RECORDS PROVIDED -
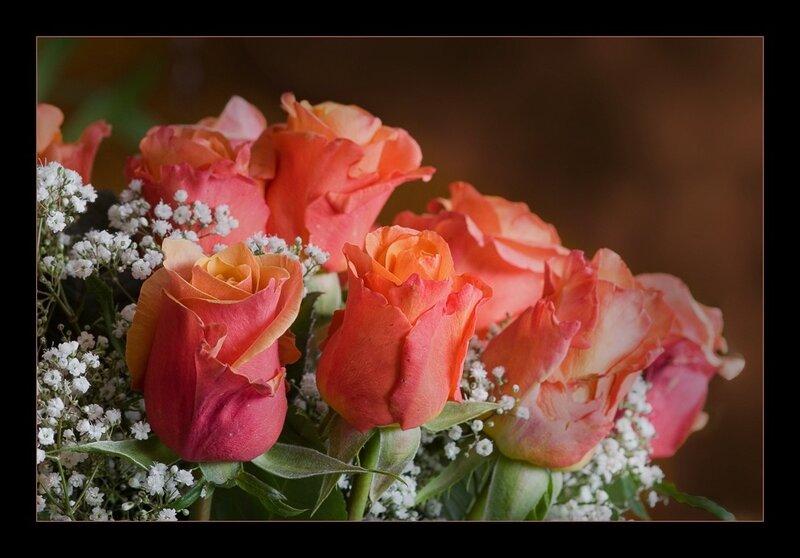 нашу открытки чудесные розы рабочий стол пополняется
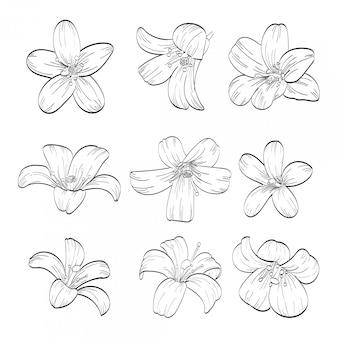 Coleção de mão desenhada de jasmim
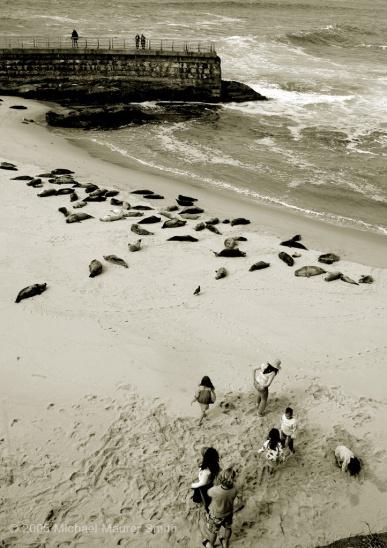 Seals and Kids: LaJolla, CA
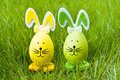 Easter bunnies on grass decorative eggs green background Royalty Free Stock Photo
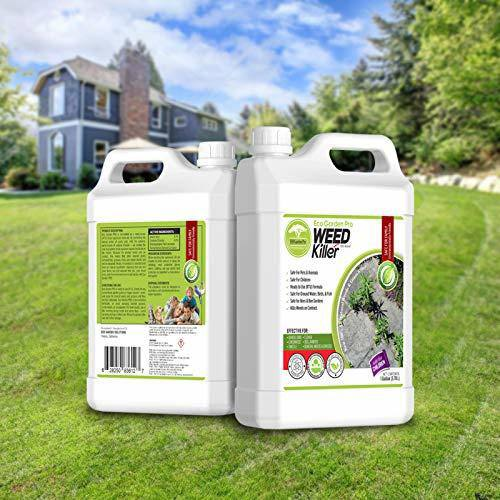 best moss killer for grass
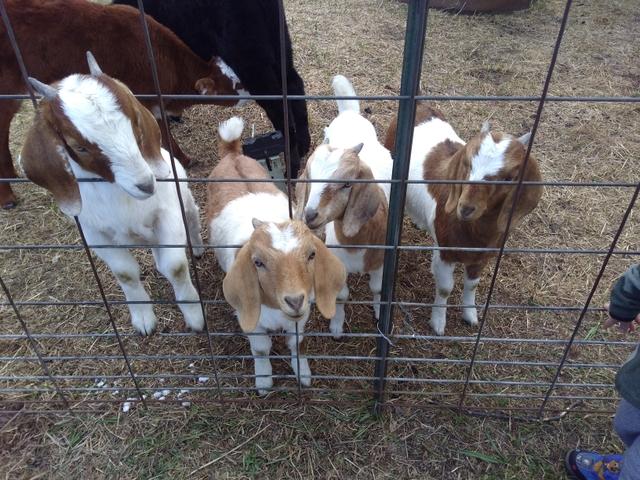 Boer wether goats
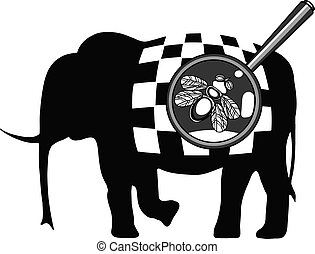 mouche, éléphant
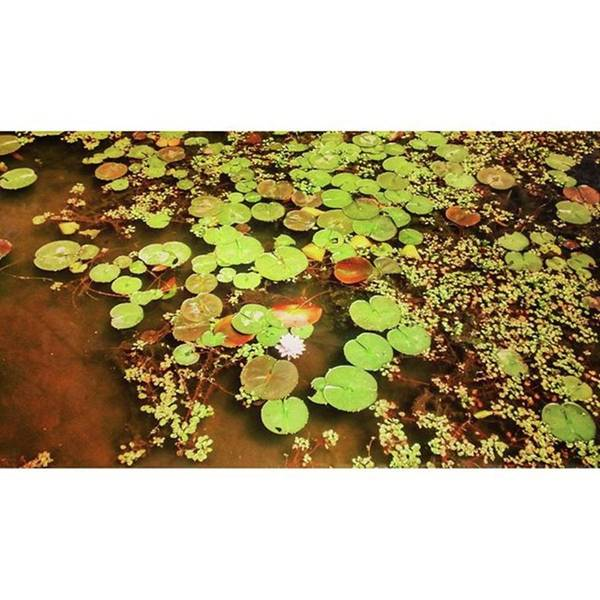 Wall Art - Photograph - Took This Amazing Photo Of Lily Pads At by Genevieve Esson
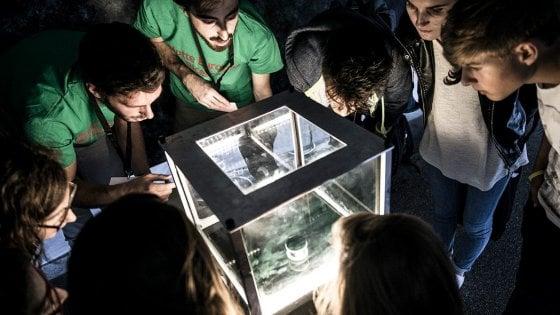 Puglia, la 'Notte dei ricercatori' anche a Bari e Lecce: musica, supercar e il bosone di Higgs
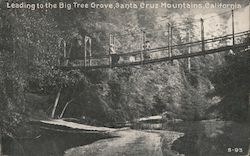 Leading to the Big Tree Grove, Santa Cruz Mountains Postcard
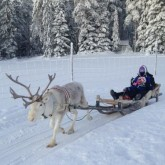 Lapland Holidays for single parents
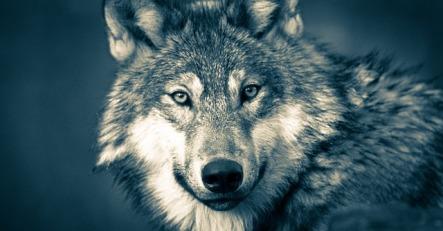 wolf-3577956_640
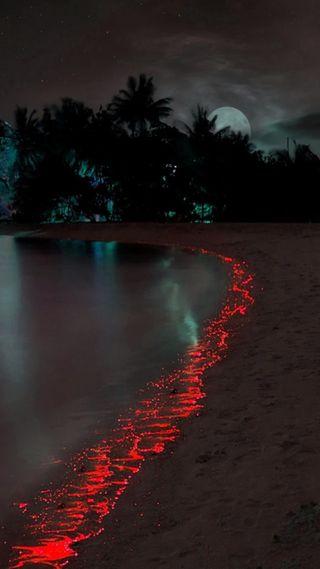 Обои на телефон рай, море, красые, red sea, paradise red sea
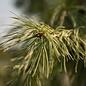 #15 Pinus strobus Angel Falls/Weeping White Pine NO WARRANTY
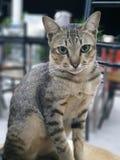 Gato bonito com olhos verdes fotos de stock royalty free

EXERCISE DETAILS - Set down every entry exactly; omit the pictures.

PROBLEM SOLUTION -
 нашу открытки чудесные розы рабочий стол пополняется
 Coleção de mão desenhada de jasmim
 Seals and Kids: LaJolla, CA
 Easter bunnies on grass decorative eggs green background Royalty Free Stock Photo
 best moss killer for grass
 Boer wether goats
 mouche, éléphant
 Wall Art - Photograph - Took This Amazing Photo Of Lily Pads At by Genevieve Esson
 Puglia, la 'Notte dei ricercatori' anche a Bari e Lecce: musica, supercar e il bosone di Higgs
 Leading to the Big Tree Grove, Santa Cruz Mountains Postcard
 Lapland Holidays for single parents
 wolf-3577956_640
 Обои на телефон рай, море, красые, red sea, paradise red sea
 #15 Pinus strobus Angel Falls/Weeping White Pine NO WARRANTY
 Gato bonito com olhos verdes fotos de stock royalty free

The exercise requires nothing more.